» Your instructions:
Put each line of text from the material into a JSON list of strings, one string per line, leaving out blank lines and the pictures.

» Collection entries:

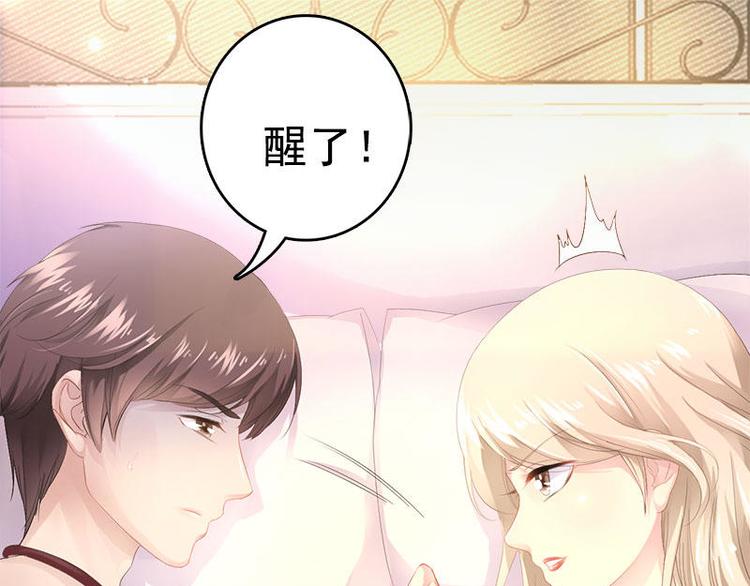 《神秘帝少甜甜恋爱》第9话 狠心的小兔子 第13页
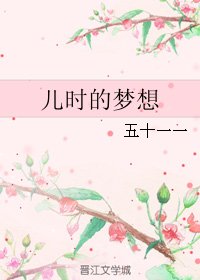儿时的梦想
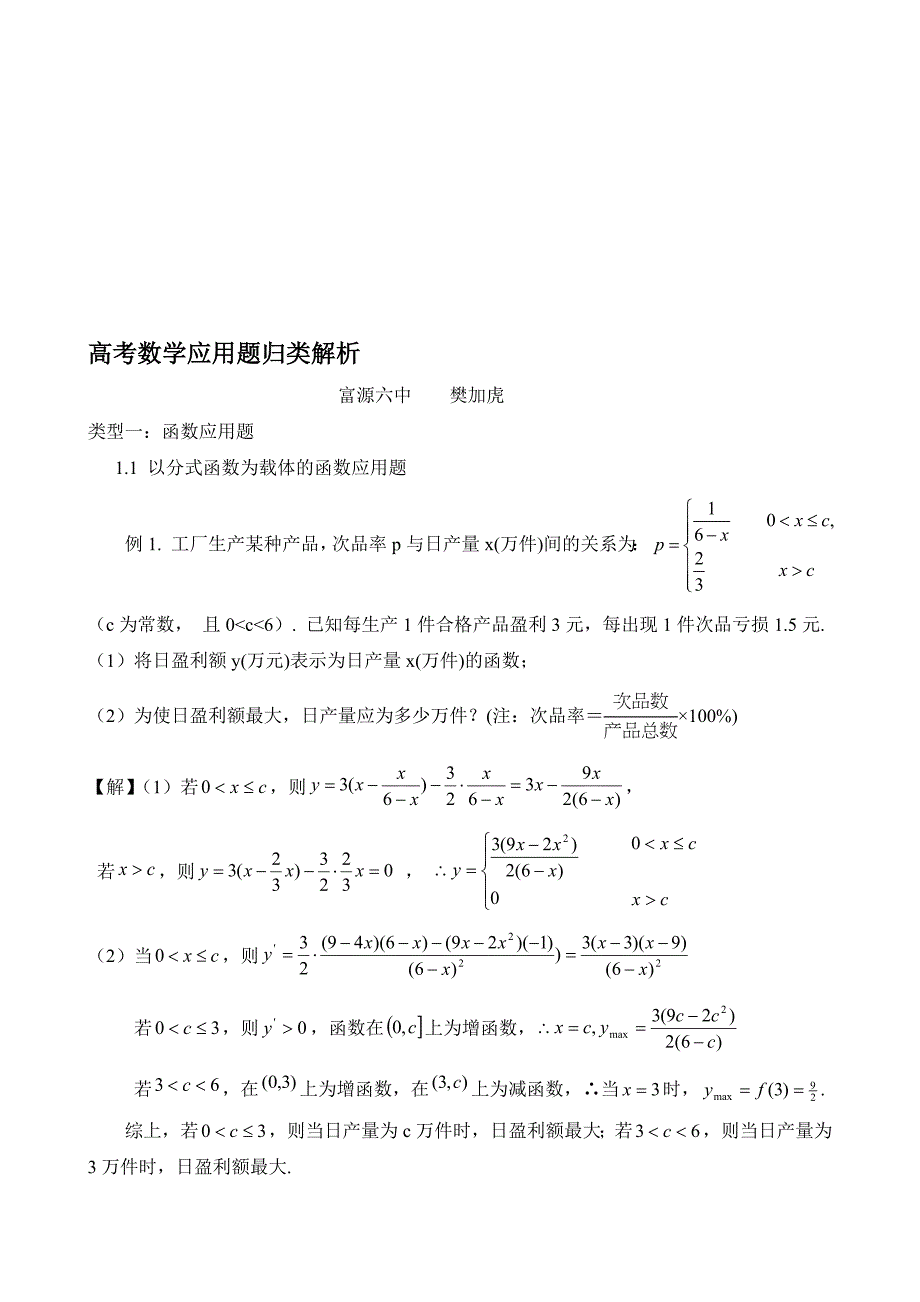 高考数学应用题归类解析_第1页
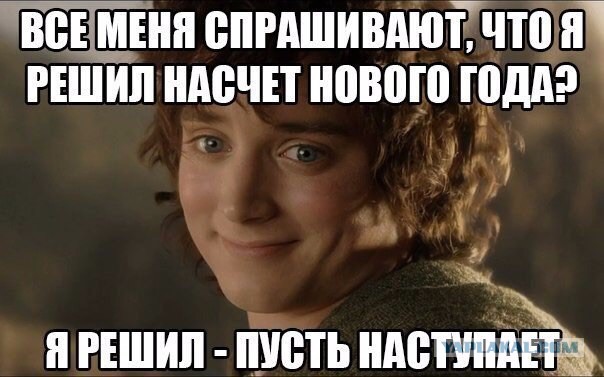 Забавные картинки из Сети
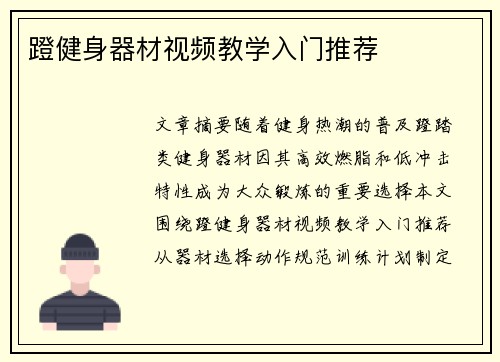 蹬健身器材视频教学入门推荐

» Worked solution:
[
  " 《神秘帝少甜甜恋爱》第9话 狠心的小兔子 第13页",
  "儿时的梦想",
  " 高考数学应用题归类解析_第1页",
  " Забавные картинки из Сети",
  " 蹬健身器材视频教学入门推荐"
]